Qualitative and quantitative requirements for CD4+ T cell-mediated antiviral protection

Journal Paper/Review - Mar 1, 1999

Units
PubMed

Citation
Maloy K, Zinkernagel R, Hoffmann-Rohrer U, Ludewig B, Theofilopoulos A, Kono D, Pircher H, Rülicke T, Freer G, Burkhart C, Hengartner H. Qualitative and quantitative requirements for CD4+ T cell-mediated antiviral protection. Journal of immunology (Baltimore, Md. : 1950) 1999; 162:2867-74.
Type
Journal Paper/Review (English)
Journal
Journal of immunology (Baltimore, Md. : 1950) 1999; 162
Publication Date
Mar 1, 1999
Issn Print
0022-1767
Pages
2867-74
Brief description/objective

CD4+ Th cells deliver the cognate and cytokine signals that promote the production of protective virus-neutralizing IgG by specific B cells and are also able to mediate direct antiviral effector functions. To quantitatively and qualitatively analyze the antiviral functions of CD4+ Th cells, we generated transgenic mice (tg7) expressing an MHC class II (I-Ab)-restricted TCR specific for a peptide derived from the glycoprotein (G) of vesicular stomatitis virus (VSV).
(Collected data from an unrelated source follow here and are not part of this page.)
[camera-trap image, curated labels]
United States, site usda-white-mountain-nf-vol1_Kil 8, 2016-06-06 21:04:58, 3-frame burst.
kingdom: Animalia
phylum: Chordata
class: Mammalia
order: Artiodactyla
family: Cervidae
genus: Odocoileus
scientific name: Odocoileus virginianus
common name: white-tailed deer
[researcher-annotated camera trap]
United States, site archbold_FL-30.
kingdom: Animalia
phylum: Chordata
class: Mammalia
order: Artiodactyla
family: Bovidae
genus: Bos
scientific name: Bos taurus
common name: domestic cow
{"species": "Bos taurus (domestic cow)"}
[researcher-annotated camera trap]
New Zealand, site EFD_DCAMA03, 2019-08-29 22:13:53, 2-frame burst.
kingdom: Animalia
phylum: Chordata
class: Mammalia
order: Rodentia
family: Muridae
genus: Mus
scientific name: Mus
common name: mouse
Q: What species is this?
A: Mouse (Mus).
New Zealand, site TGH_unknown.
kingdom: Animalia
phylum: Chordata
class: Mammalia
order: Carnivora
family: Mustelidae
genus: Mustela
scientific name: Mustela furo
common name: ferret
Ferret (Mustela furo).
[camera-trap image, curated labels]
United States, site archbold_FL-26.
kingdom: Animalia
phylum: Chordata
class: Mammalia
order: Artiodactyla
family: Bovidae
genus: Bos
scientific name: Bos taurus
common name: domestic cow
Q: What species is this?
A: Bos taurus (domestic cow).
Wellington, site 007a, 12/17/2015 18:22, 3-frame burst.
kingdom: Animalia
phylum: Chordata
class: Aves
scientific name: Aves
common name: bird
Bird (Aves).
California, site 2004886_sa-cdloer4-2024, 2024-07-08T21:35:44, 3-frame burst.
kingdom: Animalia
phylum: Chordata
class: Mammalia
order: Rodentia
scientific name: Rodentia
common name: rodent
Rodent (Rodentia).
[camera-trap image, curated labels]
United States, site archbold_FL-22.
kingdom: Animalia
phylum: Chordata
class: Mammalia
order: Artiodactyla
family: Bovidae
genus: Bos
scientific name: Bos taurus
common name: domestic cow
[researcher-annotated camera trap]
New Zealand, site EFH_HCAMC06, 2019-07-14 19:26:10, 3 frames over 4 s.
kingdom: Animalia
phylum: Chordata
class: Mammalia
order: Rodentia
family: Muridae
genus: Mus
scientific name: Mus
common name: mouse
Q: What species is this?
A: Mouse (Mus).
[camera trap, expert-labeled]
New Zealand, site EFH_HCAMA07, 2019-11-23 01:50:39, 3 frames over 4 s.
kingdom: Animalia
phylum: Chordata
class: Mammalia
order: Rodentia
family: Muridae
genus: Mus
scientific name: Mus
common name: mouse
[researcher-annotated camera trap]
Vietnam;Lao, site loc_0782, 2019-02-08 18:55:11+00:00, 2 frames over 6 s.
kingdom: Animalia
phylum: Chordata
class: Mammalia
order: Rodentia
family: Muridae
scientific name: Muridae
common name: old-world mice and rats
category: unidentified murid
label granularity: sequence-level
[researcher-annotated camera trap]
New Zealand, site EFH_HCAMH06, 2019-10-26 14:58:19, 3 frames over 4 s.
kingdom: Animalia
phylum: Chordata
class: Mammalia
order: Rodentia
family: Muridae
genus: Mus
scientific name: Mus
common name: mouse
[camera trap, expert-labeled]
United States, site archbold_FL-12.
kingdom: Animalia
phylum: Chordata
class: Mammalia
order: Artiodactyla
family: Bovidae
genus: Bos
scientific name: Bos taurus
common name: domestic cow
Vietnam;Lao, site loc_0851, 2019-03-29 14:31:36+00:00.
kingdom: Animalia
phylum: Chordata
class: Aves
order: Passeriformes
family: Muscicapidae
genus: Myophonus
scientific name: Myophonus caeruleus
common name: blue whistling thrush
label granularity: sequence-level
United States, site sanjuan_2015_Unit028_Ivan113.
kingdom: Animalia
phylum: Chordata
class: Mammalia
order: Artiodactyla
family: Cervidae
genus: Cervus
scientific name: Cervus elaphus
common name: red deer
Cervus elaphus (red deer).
The elevated precursor frequency of naive VSV-specific Th cells in tg7 mice led to a markedly accelerated and enhanced class switching to virus-neutralizing IgG after immunization with inactivated VSV. Furthermore, in contrast to nontransgenic controls, tg7 mice rapidly cleared a recombinant vaccinia virus expressing the VSV-G (Vacc-IND-G) from peripheral organs. By adoptive transfer of naive tg7 CD4+ T cells into T cell-deficient recipients, we found that 105 transferred CD4+ T cells were sufficient to induce isotype switching after challenge with a suboptimal dose of inactivated VSV. In contrast, naive transgenic CD4+ T cells were unable to adoptively confer protection against peripheral infection with Vacc-IND-G. However, tg7 CD4+ T cells that had been primed in vitro with VSV-G peptide were able to adoptively transfer protection against Vacc-IND-G. These results demonstrate that the antiviral properties of CD4+ T cells are governed by the differentiation status of the CD4+ T cell and by the type of effector response required for virus elimination.